### Okuma Metni
·····
Haberin yayım tarihi
2008-07-10
Haberin bulunduğu kategoriler

Brüksel'de Bir Hafta..7 Temmuz 2008

AB – Türkiye

- AB Dönem Başkanlığı'nı 1 Temmuz tarihinde devralan Fransa'da gazetecilere açıklamalarda bulunan üst düzey yetkililer, Fransa'nın AB Dönem Başkanlığı süresince Türkiye'nin müzakere sürecini engellemeyeceğini, 2008 yılı içerisinde iki ya da üç yeni dosyanın daha açılacağını, ancak üyelik ile doğrudan ilişkili olan dosyalara altı aylık Başkanlık süresince öncelik tanınmayacağını kaydettiler.

Fransa'nın bu yaklaşımının başarılı olması durumunda, Kıbrıs sorunu nedeniyle askıya alınan müzakere başlıkları dışında beş yeni başlıkta daha müzakerelere başlanması mümkün olmayacak. Fransa geçen yıl ekonomi ve para politikası ile ilgili müzakerelerin ancak AB'nin gelecekteki sınırları belirlendikten sonra başlayabileceğini belirtmiş ve bu başlıkta müzakerelerin başlamasını veto etmişti.

- AB Komisyonu'nun genişlemeden sorumlu üyesi Olli Rehn, İrlanda'da gerçekleşen halkoylaması sonucunda Lizbon Antlaşması'nın reddedilmesinin AB'de bir kriz yaratmadığını, genişleme sürecinin devam edeceğini, bu süreci durdurmanın AB'nin aleyhine olacağını ifade etti. Rehn İrlanda'daki "hayır" oyundan birkaç gün sonra Bosna-Hersek ile bir istikrar ve işbirliği antlaşmasının imzalandığını, Hırvatistan ve Türkiye ile yeni müzakere alanlarının açıldığını belirtti ve bu gelişmelerin Avrupa'nın kararlılığını yansıttığını kaydetti.
 
Rehn Türkiye'ye duyduğu güvenin 2007 yılına göre azaldığını belirterek, Türkiye'nin yeni krizler yerine üyelik sürecini hızlandıracak çalışmalara yöneleceğini umduğunu ifade etti. Rehn, AB-Türkiye ilişkilerindeki gerginlikten kurtulabilmek için adil ve kararlı olunması gerektiğini,. Türkiye'nin şu anki problemlerini çözmenin Türk halkına düştüğünü belirtti.
·····
### Görev
Okuma metninde "Brüksel'de Bir Hafta..7" sözcükleriyle başlayan bölümü, "başlamasını veto etmişti." sözcükleri de dahil olmak üzere hiç değiştirmeden kopyalayın.
·····
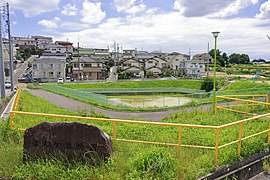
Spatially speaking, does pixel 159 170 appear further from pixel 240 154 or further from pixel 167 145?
pixel 240 154

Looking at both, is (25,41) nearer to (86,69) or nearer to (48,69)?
(48,69)

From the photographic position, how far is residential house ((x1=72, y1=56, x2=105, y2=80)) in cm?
6259

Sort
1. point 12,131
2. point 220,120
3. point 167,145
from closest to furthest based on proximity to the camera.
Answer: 1. point 167,145
2. point 12,131
3. point 220,120

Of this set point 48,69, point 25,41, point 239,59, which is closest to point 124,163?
point 48,69

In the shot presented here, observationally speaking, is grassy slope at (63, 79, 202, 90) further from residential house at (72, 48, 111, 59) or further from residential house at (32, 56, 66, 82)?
residential house at (72, 48, 111, 59)

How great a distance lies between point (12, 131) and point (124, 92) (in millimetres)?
32854

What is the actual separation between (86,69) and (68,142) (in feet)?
195

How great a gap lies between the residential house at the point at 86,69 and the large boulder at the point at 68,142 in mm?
58262

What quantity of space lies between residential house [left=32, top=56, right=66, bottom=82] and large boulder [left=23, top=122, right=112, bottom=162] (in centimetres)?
5553

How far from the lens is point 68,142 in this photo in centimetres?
521

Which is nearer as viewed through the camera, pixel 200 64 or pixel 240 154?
pixel 240 154

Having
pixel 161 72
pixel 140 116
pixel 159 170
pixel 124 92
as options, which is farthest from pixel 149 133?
pixel 161 72

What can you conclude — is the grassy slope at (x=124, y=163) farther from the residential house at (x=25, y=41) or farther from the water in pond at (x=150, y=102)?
the residential house at (x=25, y=41)

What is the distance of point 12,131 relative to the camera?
6758 mm
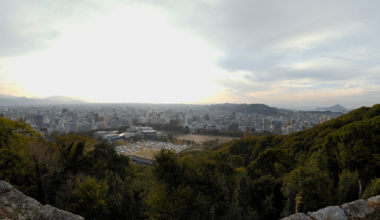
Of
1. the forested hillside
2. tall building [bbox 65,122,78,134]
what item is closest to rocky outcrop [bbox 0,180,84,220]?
the forested hillside

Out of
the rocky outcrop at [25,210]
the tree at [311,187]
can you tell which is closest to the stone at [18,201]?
the rocky outcrop at [25,210]

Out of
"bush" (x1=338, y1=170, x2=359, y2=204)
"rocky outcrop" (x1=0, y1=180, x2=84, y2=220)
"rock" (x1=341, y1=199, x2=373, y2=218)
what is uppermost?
"rock" (x1=341, y1=199, x2=373, y2=218)

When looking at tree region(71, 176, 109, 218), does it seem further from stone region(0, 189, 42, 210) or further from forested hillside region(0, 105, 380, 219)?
stone region(0, 189, 42, 210)

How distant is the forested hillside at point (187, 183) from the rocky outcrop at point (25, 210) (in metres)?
2.65

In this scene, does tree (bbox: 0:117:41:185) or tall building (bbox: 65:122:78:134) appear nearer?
tree (bbox: 0:117:41:185)

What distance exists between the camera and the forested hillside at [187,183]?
5.46 m

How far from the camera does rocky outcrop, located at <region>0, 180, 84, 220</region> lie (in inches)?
123

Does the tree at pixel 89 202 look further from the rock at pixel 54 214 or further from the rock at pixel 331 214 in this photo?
the rock at pixel 331 214

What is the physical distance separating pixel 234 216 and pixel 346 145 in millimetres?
7676

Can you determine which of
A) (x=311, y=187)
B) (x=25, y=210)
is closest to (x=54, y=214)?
(x=25, y=210)

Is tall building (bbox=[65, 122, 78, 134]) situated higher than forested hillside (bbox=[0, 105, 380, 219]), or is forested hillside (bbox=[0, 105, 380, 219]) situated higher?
forested hillside (bbox=[0, 105, 380, 219])

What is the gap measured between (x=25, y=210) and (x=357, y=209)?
251 inches

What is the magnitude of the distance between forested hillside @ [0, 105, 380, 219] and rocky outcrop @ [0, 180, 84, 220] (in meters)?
2.65

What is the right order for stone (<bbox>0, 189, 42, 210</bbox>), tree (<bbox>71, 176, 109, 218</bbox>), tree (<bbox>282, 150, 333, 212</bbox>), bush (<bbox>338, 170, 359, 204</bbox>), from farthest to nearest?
tree (<bbox>71, 176, 109, 218</bbox>), bush (<bbox>338, 170, 359, 204</bbox>), tree (<bbox>282, 150, 333, 212</bbox>), stone (<bbox>0, 189, 42, 210</bbox>)
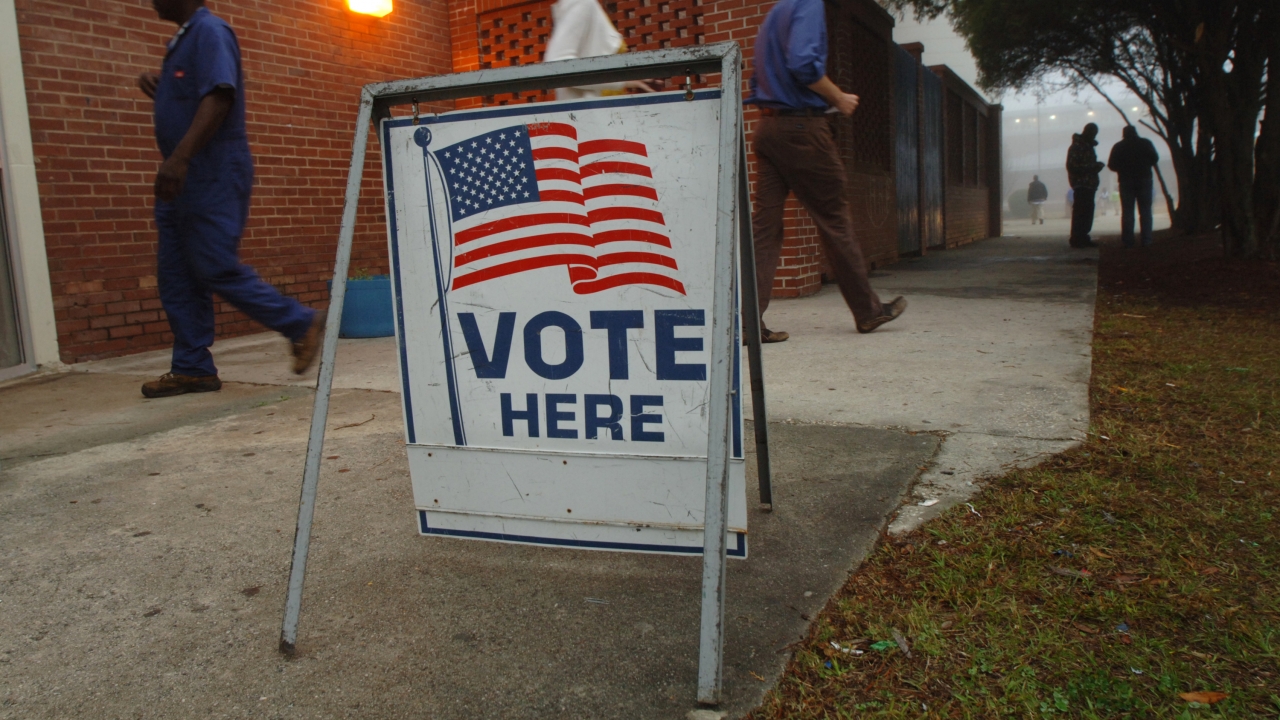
·····
### Görevin Çözümü
Brüksel'de Bir Hafta..7 Temmuz 2008

AB – Türkiye

- AB Dönem Başkanlığı'nı 1 Temmuz tarihinde devralan Fransa'da gazetecilere açıklamalarda bulunan üst düzey yetkililer, Fransa'nın AB Dönem Başkanlığı süresince Türkiye'nin müzakere sürecini engellemeyeceğini, 2008 yılı içerisinde iki ya da üç yeni dosyanın daha açılacağını, ancak üyelik ile doğrudan ilişkili olan dosyalara altı aylık Başkanlık süresince öncelik tanınmayacağını kaydettiler.

Fransa'nın bu yaklaşımının başarılı olması durumunda, Kıbrıs sorunu nedeniyle askıya alınan müzakere başlıkları dışında beş yeni başlıkta daha müzakerelere başlanması mümkün olmayacak. Fransa geçen yıl ekonomi ve para politikası ile ilgili müzakerelerin ancak AB'nin gelecekteki sınırları belirlendikten sonra başlayabileceğini belirtmiş ve bu başlıkta müzakerelerin başlamasını veto etmişti.